SPF (Sender Policy Framework)
An email authentication method published as a DNS TXT record that lists which IP addresses and servers are authorized to send email on behalf of a domain.
SRV Record (Service Locator)
A DNS record that specifies the hostname and port for a specific service, along with priority and weight for load balancing. Used by protocols like SIP, XMPP, and LDAP.
T
TLD (Top-Level Domain)
The highest level of domain names in the DNS hierarchy, such as .com, .org, .net, and country codes like .uk and .de.
TTL (Time to Live)
A value in seconds that tells DNS resolvers how long to cache a record before requesting a fresh copy from the authoritative server. Lower TTLs allow faster propagation of changes but increase query load.
TXT Record
A DNS record that holds arbitrary text data. Widely used for email authentication (SPF, DKIM, DMARC), domain verification, and other metadata.
W
WHOIS
A protocol and database system for querying domain registration information, including registrant details, name servers, and registration dates. Gradually being replaced by RDAP.
Z
Zone
A portion of the DNS namespace that is managed by a specific organization or administrator. A zone contains all the DNS records for the domain names it covers.
Zone File
A text file that contains the DNS records for a zone, formatted according to RFC 1035. Zone files define the authoritative data for a domain.
Zone Transfer (AXFR/IXFR)
The mechanism by which DNS records are replicated from a primary name server to secondary servers.
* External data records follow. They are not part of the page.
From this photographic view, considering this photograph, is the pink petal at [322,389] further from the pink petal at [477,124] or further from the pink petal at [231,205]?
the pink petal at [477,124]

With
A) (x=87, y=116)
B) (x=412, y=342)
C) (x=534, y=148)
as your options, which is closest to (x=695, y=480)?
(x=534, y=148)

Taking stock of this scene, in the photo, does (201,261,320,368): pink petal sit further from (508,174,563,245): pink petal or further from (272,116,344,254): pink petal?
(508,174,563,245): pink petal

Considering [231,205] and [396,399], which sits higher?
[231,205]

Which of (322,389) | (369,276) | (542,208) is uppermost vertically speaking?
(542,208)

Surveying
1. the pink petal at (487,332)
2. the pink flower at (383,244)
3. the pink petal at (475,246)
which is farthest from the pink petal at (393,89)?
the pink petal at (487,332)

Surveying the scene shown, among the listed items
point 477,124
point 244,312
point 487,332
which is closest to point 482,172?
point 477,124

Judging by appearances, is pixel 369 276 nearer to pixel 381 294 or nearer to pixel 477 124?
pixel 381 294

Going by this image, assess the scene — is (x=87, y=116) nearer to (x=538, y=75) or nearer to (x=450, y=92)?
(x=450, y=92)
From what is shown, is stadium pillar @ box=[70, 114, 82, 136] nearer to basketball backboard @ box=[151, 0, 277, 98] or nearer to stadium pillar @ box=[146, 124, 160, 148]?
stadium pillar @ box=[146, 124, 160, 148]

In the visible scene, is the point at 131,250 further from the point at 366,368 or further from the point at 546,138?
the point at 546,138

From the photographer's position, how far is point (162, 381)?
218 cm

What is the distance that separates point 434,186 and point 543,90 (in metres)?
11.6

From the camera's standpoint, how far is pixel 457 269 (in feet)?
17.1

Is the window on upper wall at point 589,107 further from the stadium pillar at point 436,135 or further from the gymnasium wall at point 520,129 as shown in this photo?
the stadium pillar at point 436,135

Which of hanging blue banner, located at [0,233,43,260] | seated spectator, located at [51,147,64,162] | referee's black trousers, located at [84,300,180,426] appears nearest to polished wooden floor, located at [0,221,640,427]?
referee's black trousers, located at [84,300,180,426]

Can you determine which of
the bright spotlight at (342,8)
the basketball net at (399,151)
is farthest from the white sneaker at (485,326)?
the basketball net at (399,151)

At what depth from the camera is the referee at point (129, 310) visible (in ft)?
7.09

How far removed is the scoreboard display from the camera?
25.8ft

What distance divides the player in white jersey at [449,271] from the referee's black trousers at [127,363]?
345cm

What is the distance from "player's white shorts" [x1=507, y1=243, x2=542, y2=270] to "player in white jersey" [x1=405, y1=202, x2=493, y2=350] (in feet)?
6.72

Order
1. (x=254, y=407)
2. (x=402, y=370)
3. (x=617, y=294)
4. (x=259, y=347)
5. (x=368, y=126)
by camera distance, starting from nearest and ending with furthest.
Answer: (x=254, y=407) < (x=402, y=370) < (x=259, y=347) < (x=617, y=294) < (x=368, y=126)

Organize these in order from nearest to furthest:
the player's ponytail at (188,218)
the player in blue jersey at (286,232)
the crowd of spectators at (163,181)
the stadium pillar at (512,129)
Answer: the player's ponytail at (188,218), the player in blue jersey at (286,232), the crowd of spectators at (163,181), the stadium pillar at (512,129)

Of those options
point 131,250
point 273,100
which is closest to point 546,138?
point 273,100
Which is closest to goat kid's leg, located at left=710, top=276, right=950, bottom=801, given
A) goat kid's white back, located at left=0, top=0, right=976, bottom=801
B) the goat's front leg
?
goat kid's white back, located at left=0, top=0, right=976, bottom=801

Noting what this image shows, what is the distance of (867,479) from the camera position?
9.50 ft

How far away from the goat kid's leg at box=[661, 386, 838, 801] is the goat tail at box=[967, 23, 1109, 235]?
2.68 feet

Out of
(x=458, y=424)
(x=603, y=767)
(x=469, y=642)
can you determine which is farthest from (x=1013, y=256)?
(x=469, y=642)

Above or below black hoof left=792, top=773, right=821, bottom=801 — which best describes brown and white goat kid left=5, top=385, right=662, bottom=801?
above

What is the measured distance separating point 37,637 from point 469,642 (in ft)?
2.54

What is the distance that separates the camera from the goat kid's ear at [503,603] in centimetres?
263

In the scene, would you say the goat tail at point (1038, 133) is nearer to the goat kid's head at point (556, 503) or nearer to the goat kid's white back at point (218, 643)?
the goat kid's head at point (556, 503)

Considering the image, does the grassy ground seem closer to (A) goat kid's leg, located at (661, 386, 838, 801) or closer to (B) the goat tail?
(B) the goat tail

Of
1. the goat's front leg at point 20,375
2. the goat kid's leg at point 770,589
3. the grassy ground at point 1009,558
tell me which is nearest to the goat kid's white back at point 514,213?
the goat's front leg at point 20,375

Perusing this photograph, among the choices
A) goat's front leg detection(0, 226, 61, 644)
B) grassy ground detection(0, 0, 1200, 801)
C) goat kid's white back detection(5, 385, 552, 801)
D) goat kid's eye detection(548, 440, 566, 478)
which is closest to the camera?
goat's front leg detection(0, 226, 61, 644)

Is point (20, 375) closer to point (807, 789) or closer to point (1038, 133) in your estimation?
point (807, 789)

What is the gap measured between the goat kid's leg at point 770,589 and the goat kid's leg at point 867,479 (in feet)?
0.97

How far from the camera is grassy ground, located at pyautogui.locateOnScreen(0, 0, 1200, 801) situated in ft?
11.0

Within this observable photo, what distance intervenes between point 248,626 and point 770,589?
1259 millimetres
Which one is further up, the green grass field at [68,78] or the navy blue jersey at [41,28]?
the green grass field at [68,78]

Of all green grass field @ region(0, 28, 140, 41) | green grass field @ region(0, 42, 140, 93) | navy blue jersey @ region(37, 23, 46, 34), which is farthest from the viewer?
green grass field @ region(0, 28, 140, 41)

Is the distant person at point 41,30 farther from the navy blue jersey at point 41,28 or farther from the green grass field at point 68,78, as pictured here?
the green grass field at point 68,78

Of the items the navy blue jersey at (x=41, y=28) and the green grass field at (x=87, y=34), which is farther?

AXFR transfers the full zone; IXFR transfers only changes since the last update. Zone transfers should be restricted to authorized servers for security.
Additional Terms Worth Knowing
Anycast DNS
DNS over HTTPS (DoH)
DNS over TLS (DoT)
Round-Robin DNS
Split-Horizon DNS
Understanding the language of DNS is the first step toward managing it effectively. Monitoring ensures you stay ahead of problems before they become outages.